The N52 is among the best sounding inline six engines thanks to its burbles, pops, and bangs, as well as its linear power range. Additionally, it has a special trick that allows it to travel down the highway and return 39 mpg. This may not sound like much, but keep in mind that this engine is also used in the e92 coupe, which can accelerate from a standstill to 60 mph in just six seconds. Not much room for compromise, then.

Is the N51 a reliable motor?

Hey everyone, as I’m waiting for my car to arrive from Germany, I thought I’d ask others who have the identical N51 engine a question. Any problems with it in terms of power or dependability?

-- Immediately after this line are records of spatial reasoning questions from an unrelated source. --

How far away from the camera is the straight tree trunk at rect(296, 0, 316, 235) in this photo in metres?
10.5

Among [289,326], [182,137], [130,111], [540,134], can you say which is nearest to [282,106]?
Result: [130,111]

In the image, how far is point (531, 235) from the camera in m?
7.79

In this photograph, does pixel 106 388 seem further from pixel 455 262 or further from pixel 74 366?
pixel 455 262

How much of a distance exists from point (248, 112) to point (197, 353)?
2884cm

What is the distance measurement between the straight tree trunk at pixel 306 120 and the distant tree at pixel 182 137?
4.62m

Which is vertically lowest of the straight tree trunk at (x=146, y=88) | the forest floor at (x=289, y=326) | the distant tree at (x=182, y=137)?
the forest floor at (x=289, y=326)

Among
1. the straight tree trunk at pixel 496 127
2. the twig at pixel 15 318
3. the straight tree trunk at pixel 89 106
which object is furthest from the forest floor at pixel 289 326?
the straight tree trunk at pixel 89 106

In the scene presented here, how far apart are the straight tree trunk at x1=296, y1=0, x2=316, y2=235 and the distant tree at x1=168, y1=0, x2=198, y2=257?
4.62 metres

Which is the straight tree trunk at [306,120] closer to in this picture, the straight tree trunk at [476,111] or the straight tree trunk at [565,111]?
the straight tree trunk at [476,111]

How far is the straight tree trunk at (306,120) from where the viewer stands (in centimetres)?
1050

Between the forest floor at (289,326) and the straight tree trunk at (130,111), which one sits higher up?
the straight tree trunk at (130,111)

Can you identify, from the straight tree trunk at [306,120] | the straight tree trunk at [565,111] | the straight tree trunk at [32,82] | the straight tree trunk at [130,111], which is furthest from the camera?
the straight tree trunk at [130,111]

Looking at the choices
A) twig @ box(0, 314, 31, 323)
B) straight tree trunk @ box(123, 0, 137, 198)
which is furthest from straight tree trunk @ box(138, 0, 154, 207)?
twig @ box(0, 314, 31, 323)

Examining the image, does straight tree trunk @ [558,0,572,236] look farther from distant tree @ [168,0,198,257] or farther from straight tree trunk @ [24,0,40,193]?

The inline six has been refined by BMW. The N51/52/54 engines are unquestionably the silkiest, smoothest ones available. Sincerely, I was unable to distinguish between N51 and N52. People who complain that this car is slow are generally inexperienced drivers who have never driven one over 100 mph. Power is amazing.

The dependability problems are probably less related to the engine and more related to other things. For instance, a seat belt presenter or an iDrive that locks up

I was mainly thinking about problems with the SULEV engine specifically. I am aware of every other “problem”!

Yes, he had a topic about it in the past, however the majority of the threads are from early 2007 and are not up to date. I see, then!

That’s why I said “a while back,” you see. Even though it’s a little dated, the topic is still useful, so if you haven’t seen it, you should look it up and have a look. I only meant that. That wasn’t intended to be a form of snip

We haven’t experienced any problems with the n51. The majority of these engines are in good shape, and many individuals actually experience more problems than those who drive their cars the way they should be driven if they don’t drive them frequently and hard.

Thank you for the details. The information in Steve’s thread on what set the N51 apart was incredibly helpful. I’m relieved to hear that the SULEV engine is working properly for everyone.